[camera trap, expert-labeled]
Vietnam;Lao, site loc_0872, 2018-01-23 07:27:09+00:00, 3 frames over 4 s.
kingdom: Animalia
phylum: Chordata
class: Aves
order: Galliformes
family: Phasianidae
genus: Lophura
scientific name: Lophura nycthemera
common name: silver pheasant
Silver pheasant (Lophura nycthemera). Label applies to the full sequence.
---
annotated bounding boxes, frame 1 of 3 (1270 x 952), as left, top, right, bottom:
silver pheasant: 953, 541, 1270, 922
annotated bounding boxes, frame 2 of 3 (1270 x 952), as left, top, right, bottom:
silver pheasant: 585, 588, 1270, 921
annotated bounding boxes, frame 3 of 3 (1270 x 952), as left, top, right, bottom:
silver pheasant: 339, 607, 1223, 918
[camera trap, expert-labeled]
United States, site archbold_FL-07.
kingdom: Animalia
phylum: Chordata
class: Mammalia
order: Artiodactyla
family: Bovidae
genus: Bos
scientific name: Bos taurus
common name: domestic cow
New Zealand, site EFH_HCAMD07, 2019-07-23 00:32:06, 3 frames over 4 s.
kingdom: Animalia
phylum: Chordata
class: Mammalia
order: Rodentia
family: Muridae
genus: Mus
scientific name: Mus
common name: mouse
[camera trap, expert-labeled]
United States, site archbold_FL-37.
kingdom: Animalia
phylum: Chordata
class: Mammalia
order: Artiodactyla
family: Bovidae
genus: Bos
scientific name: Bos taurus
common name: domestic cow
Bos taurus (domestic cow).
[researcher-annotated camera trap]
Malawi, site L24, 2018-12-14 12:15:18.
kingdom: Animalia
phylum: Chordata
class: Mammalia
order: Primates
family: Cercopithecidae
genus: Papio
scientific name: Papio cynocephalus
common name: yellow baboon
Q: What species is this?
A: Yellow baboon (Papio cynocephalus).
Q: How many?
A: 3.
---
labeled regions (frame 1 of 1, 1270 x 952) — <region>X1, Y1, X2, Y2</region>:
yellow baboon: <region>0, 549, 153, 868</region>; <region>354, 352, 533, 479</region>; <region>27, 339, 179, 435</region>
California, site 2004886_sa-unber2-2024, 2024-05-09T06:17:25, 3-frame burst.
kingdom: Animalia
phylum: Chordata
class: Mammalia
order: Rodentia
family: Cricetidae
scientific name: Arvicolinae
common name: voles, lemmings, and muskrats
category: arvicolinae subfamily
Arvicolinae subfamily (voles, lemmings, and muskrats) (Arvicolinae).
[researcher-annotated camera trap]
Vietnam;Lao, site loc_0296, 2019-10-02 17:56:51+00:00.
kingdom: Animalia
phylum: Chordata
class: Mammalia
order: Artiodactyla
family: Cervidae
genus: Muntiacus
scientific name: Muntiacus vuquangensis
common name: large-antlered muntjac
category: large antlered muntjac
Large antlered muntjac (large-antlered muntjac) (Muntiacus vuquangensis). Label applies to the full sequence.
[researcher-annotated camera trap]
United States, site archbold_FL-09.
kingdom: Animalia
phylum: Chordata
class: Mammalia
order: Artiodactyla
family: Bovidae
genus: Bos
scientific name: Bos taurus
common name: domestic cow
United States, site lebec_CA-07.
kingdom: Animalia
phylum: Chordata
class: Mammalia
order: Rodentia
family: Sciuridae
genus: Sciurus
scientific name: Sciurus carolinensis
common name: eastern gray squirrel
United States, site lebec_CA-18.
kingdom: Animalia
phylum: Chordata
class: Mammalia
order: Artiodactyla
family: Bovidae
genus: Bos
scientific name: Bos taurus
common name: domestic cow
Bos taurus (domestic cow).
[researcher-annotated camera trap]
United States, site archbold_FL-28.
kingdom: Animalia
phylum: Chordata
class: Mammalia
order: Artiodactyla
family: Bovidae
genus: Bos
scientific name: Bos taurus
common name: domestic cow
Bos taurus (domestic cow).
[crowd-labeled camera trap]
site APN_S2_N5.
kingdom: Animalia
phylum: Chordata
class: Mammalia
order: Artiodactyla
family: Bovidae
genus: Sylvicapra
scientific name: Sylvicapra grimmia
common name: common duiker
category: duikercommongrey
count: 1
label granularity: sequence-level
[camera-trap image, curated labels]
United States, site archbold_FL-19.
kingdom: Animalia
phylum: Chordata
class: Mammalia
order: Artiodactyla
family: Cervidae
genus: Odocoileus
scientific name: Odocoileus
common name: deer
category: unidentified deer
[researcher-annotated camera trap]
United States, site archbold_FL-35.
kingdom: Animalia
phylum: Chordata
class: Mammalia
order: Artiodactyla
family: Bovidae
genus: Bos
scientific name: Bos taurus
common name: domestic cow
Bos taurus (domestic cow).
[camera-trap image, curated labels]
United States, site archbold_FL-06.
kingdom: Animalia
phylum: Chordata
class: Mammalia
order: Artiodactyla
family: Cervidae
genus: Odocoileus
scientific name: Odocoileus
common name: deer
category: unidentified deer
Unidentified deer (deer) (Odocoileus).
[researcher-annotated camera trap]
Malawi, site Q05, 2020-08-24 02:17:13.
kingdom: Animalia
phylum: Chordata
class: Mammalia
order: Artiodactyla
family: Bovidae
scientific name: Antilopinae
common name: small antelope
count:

# # # # #

Prompt
A single number is the whole answer here: the number of lines in the data containing "States".

Response to the exercise
9